*Image and text data from the web*:
********************
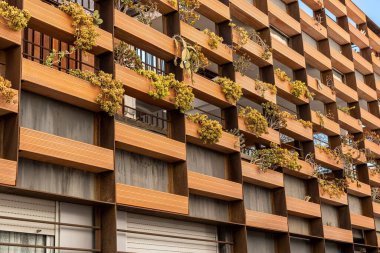 Şehirde dikey bahçeleri ve pencereleri gökyüzünü yansıtan bir apartman. Düşük açılı bir bakış açısıyla büyüleyici bir mimari beceri..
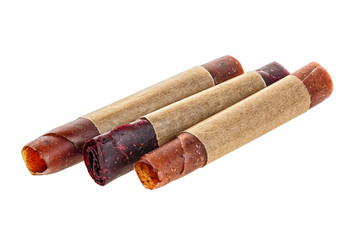 Sweet pureed fruit pastila isolated on white background. Fruit rolls.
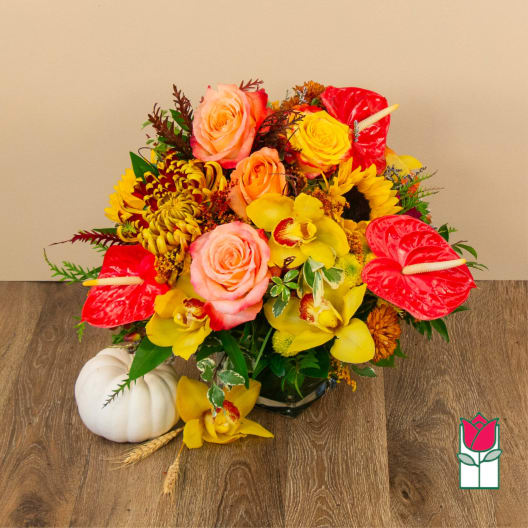 Bright mixed bouquet with roses, orchids, sunflowers, and red anthuriums in a vase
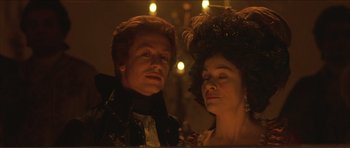 Movie still from “The Affair of the Necklace” (2001), directed by Charles Shyer – A man and a woman standing next to each other in front of lights; Close Up shot, Low angle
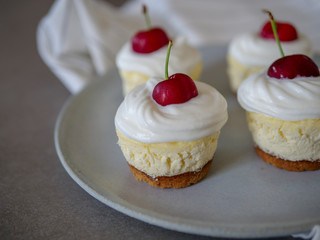 homemade personal cheesecakes with cherries and cream topping, on top of a ceramic plate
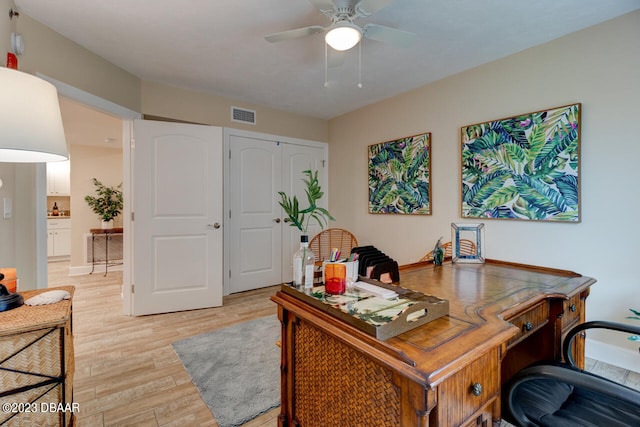 home office featuring ceiling fan and light wood-type flooring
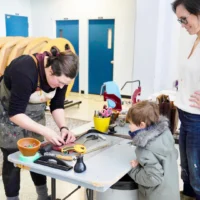 Une mère et son fils qui regarde une personne réparer un appareil dans le puits du Hall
********************
*What is needed*: Copy out the text of every row above word for word, and leave the pictures out of your answer.

*Your response*:
 Şehirde dikey bahçeleri ve pencereleri gökyüzünü yansıtan bir apartman. Düşük açılı bir bakış açısıyla büyüleyici bir mimari beceri..
 Sweet pureed fruit pastila isolated on white background. Fruit rolls.
 Bright mixed bouquet with roses, orchids, sunflowers, and red anthuriums in a vase
 Movie still from “The Affair of the Necklace” (2001), directed by Charles Shyer – A man and a woman standing next to each other in front of lights; Close Up shot, Low angle
 homemade personal cheesecakes with cherries and cream topping, on top of a ceramic plate
 home office featuring ceiling fan and light wood-type flooring
 Une mère et son fils qui regarde une personne réparer un appareil dans le puits du Hall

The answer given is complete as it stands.